We’ve also learned a lot about hand-washing, caring for and preventing infectious…A lot has really improved.”
The Afya Timiza (Swahili for “Achieving Health”) project has also established Community Health Units, or Community Units – small teams of health workers that serve as outposts for the larger health facility that serve people living in more remote villages.
Chris says, “We came to realize that before we had Community Units – currently we have two Community Units – it was very hard for us to deliver specific knowledge to the mothers in the villages.
But now we have Community Units, and Community Health Workers trained on basic medical skills and practices and they can refer pregnant women early enough for antenatal care and immunization services for babies. They can also recognize early signs of communicable diseases. It’s really doing good for us. You see, we are very few, we cannot reach everybody. But if there is something that we want all the communities to know, we just go through the Community Units and the knowledge reaches them very fast.”

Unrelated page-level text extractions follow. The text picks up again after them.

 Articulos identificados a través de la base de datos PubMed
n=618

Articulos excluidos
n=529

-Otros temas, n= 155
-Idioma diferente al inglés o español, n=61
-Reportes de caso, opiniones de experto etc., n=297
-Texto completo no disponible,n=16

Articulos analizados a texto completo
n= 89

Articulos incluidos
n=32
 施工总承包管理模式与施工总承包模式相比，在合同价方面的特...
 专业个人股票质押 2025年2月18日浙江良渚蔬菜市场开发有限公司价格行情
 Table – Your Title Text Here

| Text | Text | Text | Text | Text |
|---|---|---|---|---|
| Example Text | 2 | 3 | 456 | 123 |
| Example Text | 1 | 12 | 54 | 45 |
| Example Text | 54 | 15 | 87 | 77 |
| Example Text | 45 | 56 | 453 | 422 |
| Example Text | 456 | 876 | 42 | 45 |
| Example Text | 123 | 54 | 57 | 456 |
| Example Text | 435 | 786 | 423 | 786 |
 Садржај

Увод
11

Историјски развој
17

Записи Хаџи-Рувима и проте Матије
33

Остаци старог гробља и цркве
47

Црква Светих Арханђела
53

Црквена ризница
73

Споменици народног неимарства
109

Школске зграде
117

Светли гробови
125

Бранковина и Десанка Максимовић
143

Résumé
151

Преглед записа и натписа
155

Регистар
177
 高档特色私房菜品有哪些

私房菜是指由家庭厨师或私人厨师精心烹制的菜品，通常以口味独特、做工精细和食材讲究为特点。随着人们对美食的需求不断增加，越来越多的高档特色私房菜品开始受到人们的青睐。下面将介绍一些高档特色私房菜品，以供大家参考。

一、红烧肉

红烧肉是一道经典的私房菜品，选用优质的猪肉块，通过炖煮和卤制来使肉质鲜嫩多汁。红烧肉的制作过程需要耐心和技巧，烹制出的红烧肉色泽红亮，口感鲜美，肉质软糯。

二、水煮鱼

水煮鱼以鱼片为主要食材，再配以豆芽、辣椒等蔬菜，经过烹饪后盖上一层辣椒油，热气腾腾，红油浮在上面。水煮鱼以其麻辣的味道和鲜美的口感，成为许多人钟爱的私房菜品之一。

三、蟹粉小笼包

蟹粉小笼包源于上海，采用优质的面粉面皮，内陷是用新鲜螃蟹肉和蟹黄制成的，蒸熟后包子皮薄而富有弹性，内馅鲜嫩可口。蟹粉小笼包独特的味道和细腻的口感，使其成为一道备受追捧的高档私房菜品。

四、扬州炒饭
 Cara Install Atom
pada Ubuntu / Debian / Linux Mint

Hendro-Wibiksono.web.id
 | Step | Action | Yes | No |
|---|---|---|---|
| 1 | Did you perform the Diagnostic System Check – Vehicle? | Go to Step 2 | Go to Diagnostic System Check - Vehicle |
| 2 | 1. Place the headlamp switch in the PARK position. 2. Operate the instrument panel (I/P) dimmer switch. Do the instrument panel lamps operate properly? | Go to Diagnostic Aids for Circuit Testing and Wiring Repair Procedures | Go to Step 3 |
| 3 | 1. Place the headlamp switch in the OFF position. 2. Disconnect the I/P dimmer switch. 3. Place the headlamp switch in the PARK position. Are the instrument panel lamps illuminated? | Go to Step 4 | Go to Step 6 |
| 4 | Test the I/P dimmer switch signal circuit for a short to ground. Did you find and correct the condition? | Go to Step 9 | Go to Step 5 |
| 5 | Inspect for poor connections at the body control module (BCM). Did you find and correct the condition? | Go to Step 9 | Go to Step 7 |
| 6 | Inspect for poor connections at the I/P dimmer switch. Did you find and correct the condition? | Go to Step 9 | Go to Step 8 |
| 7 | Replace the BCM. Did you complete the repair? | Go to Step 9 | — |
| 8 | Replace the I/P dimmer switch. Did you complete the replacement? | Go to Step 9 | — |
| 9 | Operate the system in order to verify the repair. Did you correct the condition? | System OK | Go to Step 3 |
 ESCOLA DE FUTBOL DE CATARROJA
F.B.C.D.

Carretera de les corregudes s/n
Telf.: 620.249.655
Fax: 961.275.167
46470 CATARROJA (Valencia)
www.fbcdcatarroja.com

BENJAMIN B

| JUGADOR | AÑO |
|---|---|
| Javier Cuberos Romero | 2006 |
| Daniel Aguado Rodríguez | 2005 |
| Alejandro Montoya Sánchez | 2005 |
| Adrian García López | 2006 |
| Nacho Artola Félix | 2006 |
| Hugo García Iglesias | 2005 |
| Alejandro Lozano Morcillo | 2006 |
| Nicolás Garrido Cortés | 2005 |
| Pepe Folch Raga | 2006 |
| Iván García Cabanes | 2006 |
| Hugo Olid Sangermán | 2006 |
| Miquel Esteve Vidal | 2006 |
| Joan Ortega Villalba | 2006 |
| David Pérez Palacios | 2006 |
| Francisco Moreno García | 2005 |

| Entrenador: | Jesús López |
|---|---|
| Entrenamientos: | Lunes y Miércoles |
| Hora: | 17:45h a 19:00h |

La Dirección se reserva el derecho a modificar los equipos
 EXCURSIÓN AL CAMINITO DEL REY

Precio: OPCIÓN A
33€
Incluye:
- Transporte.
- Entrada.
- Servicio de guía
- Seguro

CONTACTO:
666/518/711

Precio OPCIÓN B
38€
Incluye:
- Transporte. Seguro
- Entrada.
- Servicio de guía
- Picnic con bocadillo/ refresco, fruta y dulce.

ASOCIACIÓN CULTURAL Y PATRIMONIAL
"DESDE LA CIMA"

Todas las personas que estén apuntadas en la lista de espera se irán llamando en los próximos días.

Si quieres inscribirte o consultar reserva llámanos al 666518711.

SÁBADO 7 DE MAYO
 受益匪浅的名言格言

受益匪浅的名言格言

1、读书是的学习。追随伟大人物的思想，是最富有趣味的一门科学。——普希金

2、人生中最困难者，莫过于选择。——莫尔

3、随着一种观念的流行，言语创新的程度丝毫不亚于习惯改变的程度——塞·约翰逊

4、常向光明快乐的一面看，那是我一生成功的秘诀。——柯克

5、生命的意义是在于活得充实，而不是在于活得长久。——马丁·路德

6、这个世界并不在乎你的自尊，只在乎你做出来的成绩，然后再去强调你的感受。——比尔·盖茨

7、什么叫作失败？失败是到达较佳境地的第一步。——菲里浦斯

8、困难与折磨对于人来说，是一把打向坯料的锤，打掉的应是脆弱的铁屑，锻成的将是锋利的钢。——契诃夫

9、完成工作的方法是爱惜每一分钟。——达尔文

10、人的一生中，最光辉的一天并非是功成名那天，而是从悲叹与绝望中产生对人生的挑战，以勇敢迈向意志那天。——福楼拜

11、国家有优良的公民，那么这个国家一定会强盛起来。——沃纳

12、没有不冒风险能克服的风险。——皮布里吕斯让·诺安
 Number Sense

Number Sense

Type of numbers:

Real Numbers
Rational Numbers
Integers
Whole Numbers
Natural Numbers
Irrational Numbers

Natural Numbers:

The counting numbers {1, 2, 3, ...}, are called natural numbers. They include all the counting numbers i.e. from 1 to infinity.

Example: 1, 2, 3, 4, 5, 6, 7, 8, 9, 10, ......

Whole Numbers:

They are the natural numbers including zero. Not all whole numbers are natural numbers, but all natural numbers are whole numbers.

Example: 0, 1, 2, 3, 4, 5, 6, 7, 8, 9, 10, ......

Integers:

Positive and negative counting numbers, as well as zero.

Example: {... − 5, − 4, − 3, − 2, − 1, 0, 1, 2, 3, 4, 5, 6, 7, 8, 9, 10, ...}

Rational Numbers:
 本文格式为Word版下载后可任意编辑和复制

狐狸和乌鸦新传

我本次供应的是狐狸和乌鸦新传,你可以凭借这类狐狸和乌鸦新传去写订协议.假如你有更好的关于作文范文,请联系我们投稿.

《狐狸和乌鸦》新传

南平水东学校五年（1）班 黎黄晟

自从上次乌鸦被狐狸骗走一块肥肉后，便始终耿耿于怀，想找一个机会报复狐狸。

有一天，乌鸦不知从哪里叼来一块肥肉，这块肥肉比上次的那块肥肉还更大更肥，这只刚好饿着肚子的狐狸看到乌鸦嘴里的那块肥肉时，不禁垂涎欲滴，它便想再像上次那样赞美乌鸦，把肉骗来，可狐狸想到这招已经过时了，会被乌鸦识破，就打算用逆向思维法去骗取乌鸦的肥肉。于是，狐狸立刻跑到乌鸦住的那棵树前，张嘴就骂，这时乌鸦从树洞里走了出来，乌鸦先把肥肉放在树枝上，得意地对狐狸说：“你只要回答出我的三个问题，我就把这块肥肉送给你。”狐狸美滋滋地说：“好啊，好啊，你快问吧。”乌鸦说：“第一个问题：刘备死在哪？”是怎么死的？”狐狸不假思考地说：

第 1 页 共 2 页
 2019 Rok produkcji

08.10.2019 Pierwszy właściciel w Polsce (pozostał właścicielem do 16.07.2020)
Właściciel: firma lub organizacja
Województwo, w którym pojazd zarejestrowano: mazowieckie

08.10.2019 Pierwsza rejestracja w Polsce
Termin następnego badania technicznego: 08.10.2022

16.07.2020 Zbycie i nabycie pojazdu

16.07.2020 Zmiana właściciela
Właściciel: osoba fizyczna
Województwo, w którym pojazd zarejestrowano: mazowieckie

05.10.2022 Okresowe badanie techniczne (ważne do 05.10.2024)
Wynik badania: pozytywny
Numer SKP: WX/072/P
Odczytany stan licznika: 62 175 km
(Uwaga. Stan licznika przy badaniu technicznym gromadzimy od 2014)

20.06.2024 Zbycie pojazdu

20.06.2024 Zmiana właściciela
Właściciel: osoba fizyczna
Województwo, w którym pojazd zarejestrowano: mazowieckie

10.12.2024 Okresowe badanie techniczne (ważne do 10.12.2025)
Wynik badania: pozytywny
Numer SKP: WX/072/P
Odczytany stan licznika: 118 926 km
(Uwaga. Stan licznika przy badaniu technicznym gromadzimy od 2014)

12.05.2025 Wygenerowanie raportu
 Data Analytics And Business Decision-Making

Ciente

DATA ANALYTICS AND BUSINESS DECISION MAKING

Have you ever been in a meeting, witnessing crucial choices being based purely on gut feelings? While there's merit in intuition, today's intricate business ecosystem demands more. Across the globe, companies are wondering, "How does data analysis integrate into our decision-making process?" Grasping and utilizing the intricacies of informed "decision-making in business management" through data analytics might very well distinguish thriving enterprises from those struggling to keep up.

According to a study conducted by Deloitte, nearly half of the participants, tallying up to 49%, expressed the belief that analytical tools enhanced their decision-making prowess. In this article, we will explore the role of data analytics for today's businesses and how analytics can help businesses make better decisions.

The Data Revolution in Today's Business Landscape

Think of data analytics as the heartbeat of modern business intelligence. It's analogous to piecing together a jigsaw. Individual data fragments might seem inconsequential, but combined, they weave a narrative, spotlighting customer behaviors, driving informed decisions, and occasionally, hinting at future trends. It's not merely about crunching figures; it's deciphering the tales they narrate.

Chris and his colleagues say that more and more pregnant women come to the health facility for antenatal care visits and to deliver their babies safely with trained health workers.
Still, many women in these remote villages continue to deliver their babies with Traditional Birth Attendants (TBA) which can put both mother and baby at risk to complications. Chris recalls, “We had a recent case where a mother was in labor but the child was in the shoulder-presenting position. The TBA was trying to pull out the baby that way. She was unable to do it. They called us but it was too late and the baby was lost. This happens sporadically but some TBAs have now been trained by Amref through Afya Timiza to refer mothers to health facilities during child birth.
In the areas where there is an Amref-trained TBA, we have not had many issues because they are acting as health workers. They are referring the mothers and being part of the team, which is good.”